Prediction of in vivo performance of ibuprofen immediate-release products using different dissolution models

Fatma Abdelfattah Nesrin Taha Aya Abdou Nadia Mursi Laila Emara   

Open Access   

Published:  Jun 16, 2022

Abstract

This study explored the role of different compendial dissolution apparatuses in predicting the pharmacokinetic performance of ibuprofen (IBU) immediate-release (IR) commercial products. Dissolution studies of 200 mg IBU IR tablets of Brufen® (Abbott, Egypt), Nurofen® (Reckitt Benckiser Healthcare, Belgium), and Advil® (Pfizer, USA) were carried out employing the United States Pharmacopeia (USP) I, II, and IV models. Comparison of dissolution profiles was carried out using fit factors, mean dissolution time, and dissolution efficiency. Prediction of in vivo plasma concentration–time profile from in vitro data was carried out by back-calculation of the Wagner–Nelson approach. In vitro/in vivo correlation (IVIVC) was verified between the predicted and actual pharmacokinetic parameters with an estimation of prediction error (PE%). USP II and IV met the accepted dissolution criterion (80% of the label dissolved in 60 minutes) for all IBU IR products, while USP I failed. All commercial tablets showed dissimilar dissolution profiles in all studied models, except Advil versus Nurofen in USP IV. The best IVIVC (R2 values ≥ 0.99 and intercept values close to zero) were observed for Advil in USP II and IV as well as Brufen and Nurofen in USP IV. Accepted PE% values in terms of Cmax and AUCs were achieved for all products in USP IV. The USP IV dissolution model was utilized as a predictive tool for in vivo performances of IBU IR products especially during early product development and, hence, might be adopted as a surrogate for conducting clinical bioequivalence studies.
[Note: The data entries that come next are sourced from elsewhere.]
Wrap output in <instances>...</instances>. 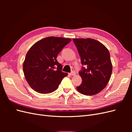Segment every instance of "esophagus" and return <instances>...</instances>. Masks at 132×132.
Returning a JSON list of instances; mask_svg holds the SVG:
<instances>
[{
	"mask_svg": "<svg viewBox=\"0 0 132 132\" xmlns=\"http://www.w3.org/2000/svg\"><path fill=\"white\" fill-rule=\"evenodd\" d=\"M75 74H76L75 73V71L74 70H73L70 73H69V74L71 75H75Z\"/></svg>",
	"mask_w": 132,
	"mask_h": 132,
	"instance_id": "1",
	"label": "esophagus"
}]
</instances>
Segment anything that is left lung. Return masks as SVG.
<instances>
[{
  "label": "left lung",
  "instance_id": "8db88e82",
  "mask_svg": "<svg viewBox=\"0 0 132 132\" xmlns=\"http://www.w3.org/2000/svg\"><path fill=\"white\" fill-rule=\"evenodd\" d=\"M73 40L84 66L79 72L82 82L77 89L83 95L97 94L106 86L112 71L109 51L103 44L93 38Z\"/></svg>",
  "mask_w": 132,
  "mask_h": 132
}]
</instances>
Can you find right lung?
I'll return each instance as SVG.
<instances>
[{
  "mask_svg": "<svg viewBox=\"0 0 132 132\" xmlns=\"http://www.w3.org/2000/svg\"><path fill=\"white\" fill-rule=\"evenodd\" d=\"M71 39L48 37L38 41L27 52L23 70L30 87L41 94L57 90L68 73L62 71V65L57 60L58 54Z\"/></svg>",
  "mask_w": 132,
  "mask_h": 132,
  "instance_id": "add662e5",
  "label": "right lung"
}]
</instances>
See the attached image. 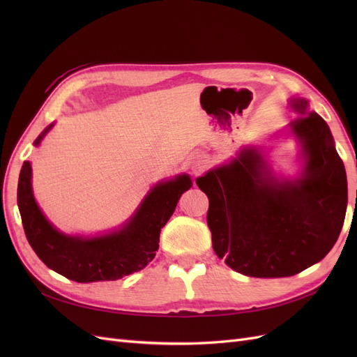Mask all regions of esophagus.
<instances>
[{"label":"esophagus","instance_id":"1","mask_svg":"<svg viewBox=\"0 0 357 357\" xmlns=\"http://www.w3.org/2000/svg\"><path fill=\"white\" fill-rule=\"evenodd\" d=\"M207 165H208V160L202 155H195L189 159V168L195 176H199L201 172L207 168Z\"/></svg>","mask_w":357,"mask_h":357}]
</instances>
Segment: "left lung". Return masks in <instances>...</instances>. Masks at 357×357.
Wrapping results in <instances>:
<instances>
[{"label": "left lung", "instance_id": "8db88e82", "mask_svg": "<svg viewBox=\"0 0 357 357\" xmlns=\"http://www.w3.org/2000/svg\"><path fill=\"white\" fill-rule=\"evenodd\" d=\"M289 131L302 146L304 169L294 180L273 176L257 149L197 178L208 197L207 223L215 255L248 277H290L325 257L337 243L347 210V176L328 123L307 112Z\"/></svg>", "mask_w": 357, "mask_h": 357}]
</instances>
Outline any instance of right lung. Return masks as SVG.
Returning a JSON list of instances; mask_svg holds the SVG:
<instances>
[{
    "label": "right lung",
    "instance_id": "1",
    "mask_svg": "<svg viewBox=\"0 0 357 357\" xmlns=\"http://www.w3.org/2000/svg\"><path fill=\"white\" fill-rule=\"evenodd\" d=\"M53 125L40 134L38 146ZM31 164L25 160L17 185V205L32 250L53 271L77 283L110 282L143 269L153 261L159 234L176 210L183 192L192 186L188 174L160 181L123 228L92 238L59 232L49 223L32 195Z\"/></svg>",
    "mask_w": 357,
    "mask_h": 357
}]
</instances>
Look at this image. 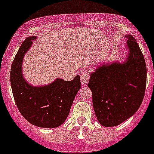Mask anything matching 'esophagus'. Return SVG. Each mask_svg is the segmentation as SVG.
Masks as SVG:
<instances>
[{
  "label": "esophagus",
  "instance_id": "1",
  "mask_svg": "<svg viewBox=\"0 0 154 154\" xmlns=\"http://www.w3.org/2000/svg\"><path fill=\"white\" fill-rule=\"evenodd\" d=\"M80 80H81V83L83 84H87L88 82V80H89V76H88V73L83 72L81 74V76H80Z\"/></svg>",
  "mask_w": 154,
  "mask_h": 154
}]
</instances>
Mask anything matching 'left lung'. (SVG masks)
<instances>
[{"instance_id": "8db88e82", "label": "left lung", "mask_w": 154, "mask_h": 154, "mask_svg": "<svg viewBox=\"0 0 154 154\" xmlns=\"http://www.w3.org/2000/svg\"><path fill=\"white\" fill-rule=\"evenodd\" d=\"M126 37L129 49L126 61L99 66L88 83L96 117L104 127L117 126L133 116L145 93L147 68L143 54L133 35Z\"/></svg>"}]
</instances>
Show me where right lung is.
<instances>
[{
    "mask_svg": "<svg viewBox=\"0 0 154 154\" xmlns=\"http://www.w3.org/2000/svg\"><path fill=\"white\" fill-rule=\"evenodd\" d=\"M35 36L28 37L21 44L11 66L10 83L15 103L23 117L39 127L54 128L67 119L74 99L81 88L80 76L66 81L57 79L48 86L35 87L24 80L21 71L25 53Z\"/></svg>",
    "mask_w": 154,
    "mask_h": 154,
    "instance_id": "right-lung-1",
    "label": "right lung"
}]
</instances>
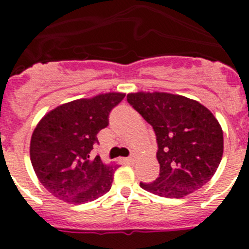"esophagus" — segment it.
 <instances>
[{
	"instance_id": "1",
	"label": "esophagus",
	"mask_w": 249,
	"mask_h": 249,
	"mask_svg": "<svg viewBox=\"0 0 249 249\" xmlns=\"http://www.w3.org/2000/svg\"><path fill=\"white\" fill-rule=\"evenodd\" d=\"M136 159H137V154H136V153H132V154L130 155L129 158H127V160H129L130 162H134Z\"/></svg>"
}]
</instances>
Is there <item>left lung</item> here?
I'll use <instances>...</instances> for the list:
<instances>
[{
	"instance_id": "left-lung-1",
	"label": "left lung",
	"mask_w": 249,
	"mask_h": 249,
	"mask_svg": "<svg viewBox=\"0 0 249 249\" xmlns=\"http://www.w3.org/2000/svg\"><path fill=\"white\" fill-rule=\"evenodd\" d=\"M127 102L154 129L159 177L140 183L147 192L179 199L213 177L223 157V130L210 109L195 100L167 92H131Z\"/></svg>"
}]
</instances>
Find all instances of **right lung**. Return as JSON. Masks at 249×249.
Segmentation results:
<instances>
[{
  "instance_id": "right-lung-1",
  "label": "right lung",
  "mask_w": 249,
  "mask_h": 249,
  "mask_svg": "<svg viewBox=\"0 0 249 249\" xmlns=\"http://www.w3.org/2000/svg\"><path fill=\"white\" fill-rule=\"evenodd\" d=\"M123 92L100 94L60 105L37 124L30 159L39 182L56 199L80 205L109 192L118 165L91 157L96 135L108 125L109 112Z\"/></svg>"
}]
</instances>
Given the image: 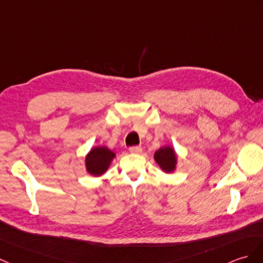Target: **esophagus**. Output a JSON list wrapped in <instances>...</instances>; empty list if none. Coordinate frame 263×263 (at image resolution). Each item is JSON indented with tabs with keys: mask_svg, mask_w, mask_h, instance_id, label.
Returning <instances> with one entry per match:
<instances>
[{
	"mask_svg": "<svg viewBox=\"0 0 263 263\" xmlns=\"http://www.w3.org/2000/svg\"><path fill=\"white\" fill-rule=\"evenodd\" d=\"M131 154H141L142 152V148L140 145H133L129 148Z\"/></svg>",
	"mask_w": 263,
	"mask_h": 263,
	"instance_id": "1",
	"label": "esophagus"
}]
</instances>
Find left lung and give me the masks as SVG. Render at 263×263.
I'll return each instance as SVG.
<instances>
[{
	"instance_id": "obj_1",
	"label": "left lung",
	"mask_w": 263,
	"mask_h": 263,
	"mask_svg": "<svg viewBox=\"0 0 263 263\" xmlns=\"http://www.w3.org/2000/svg\"><path fill=\"white\" fill-rule=\"evenodd\" d=\"M155 160L164 173H173L176 169L177 156L172 146L166 145L157 150L155 152Z\"/></svg>"
}]
</instances>
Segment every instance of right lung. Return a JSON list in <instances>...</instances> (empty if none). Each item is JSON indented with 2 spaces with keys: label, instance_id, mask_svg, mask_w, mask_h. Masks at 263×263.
Here are the masks:
<instances>
[{
  "label": "right lung",
  "instance_id": "obj_1",
  "mask_svg": "<svg viewBox=\"0 0 263 263\" xmlns=\"http://www.w3.org/2000/svg\"><path fill=\"white\" fill-rule=\"evenodd\" d=\"M115 158V154L106 146H95L91 149L85 159L86 170L88 174L95 177L102 176L111 166L112 160Z\"/></svg>",
  "mask_w": 263,
  "mask_h": 263
}]
</instances>
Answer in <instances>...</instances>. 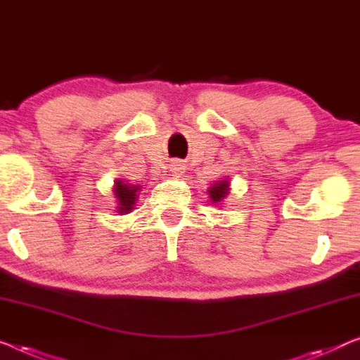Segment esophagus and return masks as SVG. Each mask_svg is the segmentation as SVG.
Returning a JSON list of instances; mask_svg holds the SVG:
<instances>
[{"instance_id":"obj_1","label":"esophagus","mask_w":360,"mask_h":360,"mask_svg":"<svg viewBox=\"0 0 360 360\" xmlns=\"http://www.w3.org/2000/svg\"><path fill=\"white\" fill-rule=\"evenodd\" d=\"M182 169H184V166H182V163H181V162H178V160H176V162L171 163V171H173L174 174H181V173H182Z\"/></svg>"}]
</instances>
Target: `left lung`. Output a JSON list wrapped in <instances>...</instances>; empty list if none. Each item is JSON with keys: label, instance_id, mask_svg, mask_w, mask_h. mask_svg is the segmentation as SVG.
I'll use <instances>...</instances> for the list:
<instances>
[{"label": "left lung", "instance_id": "1", "mask_svg": "<svg viewBox=\"0 0 360 360\" xmlns=\"http://www.w3.org/2000/svg\"><path fill=\"white\" fill-rule=\"evenodd\" d=\"M228 181H217L214 184L210 187L208 194L212 197V202H221V198L228 195Z\"/></svg>", "mask_w": 360, "mask_h": 360}]
</instances>
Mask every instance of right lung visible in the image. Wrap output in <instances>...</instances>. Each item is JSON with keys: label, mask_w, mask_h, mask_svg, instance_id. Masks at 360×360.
Segmentation results:
<instances>
[{"label": "right lung", "mask_w": 360, "mask_h": 360, "mask_svg": "<svg viewBox=\"0 0 360 360\" xmlns=\"http://www.w3.org/2000/svg\"><path fill=\"white\" fill-rule=\"evenodd\" d=\"M139 187L141 186H131V184H124V182L117 179L116 181V187H115V192H116V198L120 200V212L121 213H127L132 210L134 207V200H136V194L139 191Z\"/></svg>", "instance_id": "obj_1"}]
</instances>
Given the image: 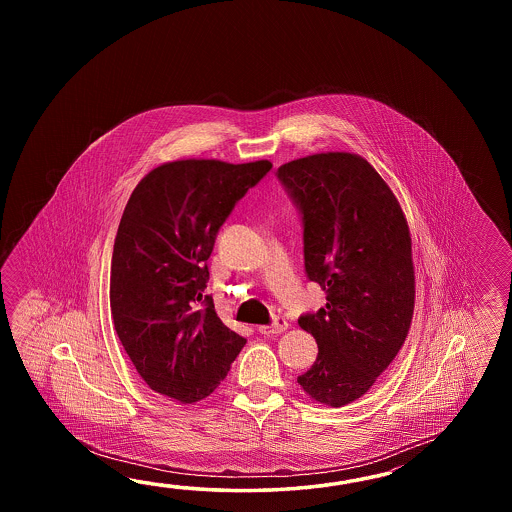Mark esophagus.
Returning <instances> with one entry per match:
<instances>
[{
	"mask_svg": "<svg viewBox=\"0 0 512 512\" xmlns=\"http://www.w3.org/2000/svg\"><path fill=\"white\" fill-rule=\"evenodd\" d=\"M287 326L289 324H287V320L283 316H276L271 326H260L258 331H260L261 335H278V333H283Z\"/></svg>",
	"mask_w": 512,
	"mask_h": 512,
	"instance_id": "esophagus-1",
	"label": "esophagus"
}]
</instances>
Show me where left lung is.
I'll use <instances>...</instances> for the list:
<instances>
[{
  "label": "left lung",
  "mask_w": 512,
  "mask_h": 512,
  "mask_svg": "<svg viewBox=\"0 0 512 512\" xmlns=\"http://www.w3.org/2000/svg\"><path fill=\"white\" fill-rule=\"evenodd\" d=\"M276 175L302 218L305 274L326 291L324 307L298 318L318 344L298 384L338 408L370 390L408 335L410 230L390 186L360 155L316 153Z\"/></svg>",
  "instance_id": "left-lung-1"
}]
</instances>
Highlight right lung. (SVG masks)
Listing matches in <instances>:
<instances>
[{"label":"right lung","mask_w":512,"mask_h":512,"mask_svg":"<svg viewBox=\"0 0 512 512\" xmlns=\"http://www.w3.org/2000/svg\"><path fill=\"white\" fill-rule=\"evenodd\" d=\"M269 161L188 159L161 164L131 192L111 258L115 331L153 392L192 404L227 377L245 338L205 294L221 225Z\"/></svg>","instance_id":"1"}]
</instances>
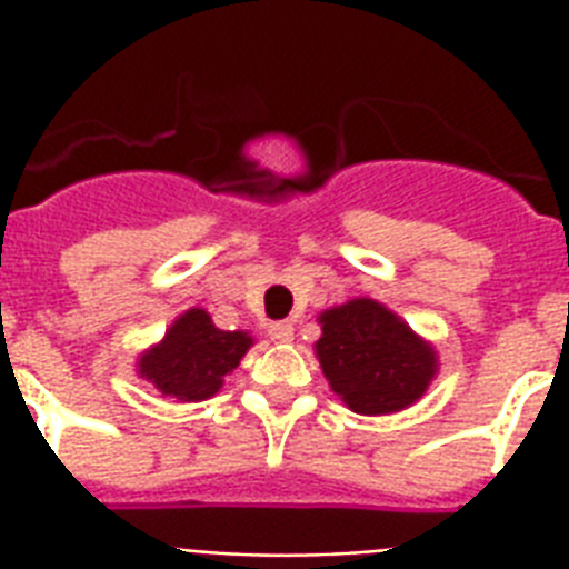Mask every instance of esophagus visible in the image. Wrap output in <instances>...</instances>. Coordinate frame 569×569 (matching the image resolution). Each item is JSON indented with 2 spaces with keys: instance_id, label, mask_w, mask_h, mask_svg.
I'll return each mask as SVG.
<instances>
[{
  "instance_id": "esophagus-1",
  "label": "esophagus",
  "mask_w": 569,
  "mask_h": 569,
  "mask_svg": "<svg viewBox=\"0 0 569 569\" xmlns=\"http://www.w3.org/2000/svg\"><path fill=\"white\" fill-rule=\"evenodd\" d=\"M268 337L274 339V342H289L295 337V328L289 321H271L268 325Z\"/></svg>"
}]
</instances>
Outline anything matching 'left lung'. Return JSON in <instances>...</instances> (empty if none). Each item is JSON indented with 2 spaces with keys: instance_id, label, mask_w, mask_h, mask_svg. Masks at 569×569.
Segmentation results:
<instances>
[{
  "instance_id": "obj_1",
  "label": "left lung",
  "mask_w": 569,
  "mask_h": 569,
  "mask_svg": "<svg viewBox=\"0 0 569 569\" xmlns=\"http://www.w3.org/2000/svg\"><path fill=\"white\" fill-rule=\"evenodd\" d=\"M319 319L321 372L355 413H396L422 398L437 372V357L396 312L355 298Z\"/></svg>"
}]
</instances>
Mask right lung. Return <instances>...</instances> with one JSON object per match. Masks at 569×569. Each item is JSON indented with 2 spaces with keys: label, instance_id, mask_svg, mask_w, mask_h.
<instances>
[{
  "label": "right lung",
  "instance_id": "right-lung-1",
  "mask_svg": "<svg viewBox=\"0 0 569 569\" xmlns=\"http://www.w3.org/2000/svg\"><path fill=\"white\" fill-rule=\"evenodd\" d=\"M253 339L241 330H218L206 310L182 312L156 348L138 360L141 378L162 396L203 401L214 396Z\"/></svg>",
  "mask_w": 569,
  "mask_h": 569
}]
</instances>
Keyword:     IVIVC ibuprofen Wagner– Nelson deconvolution USP compendial models flowthrough cell.


Citation:

Abdelfattah F, Taha N, Abdou A, Mursi N, Emara L. Prediction of in vivo performance of ibuprofen immediaterelease products using different dissolution models. J Appl Pharm Sci, 2022. Online First.

Copyright: © The Author(s). This is an open-access article distributed under the Creative Commons Attribution License, which permits unrestricted use, distribution, and reproduction in any medium, provided the original work is properly cited.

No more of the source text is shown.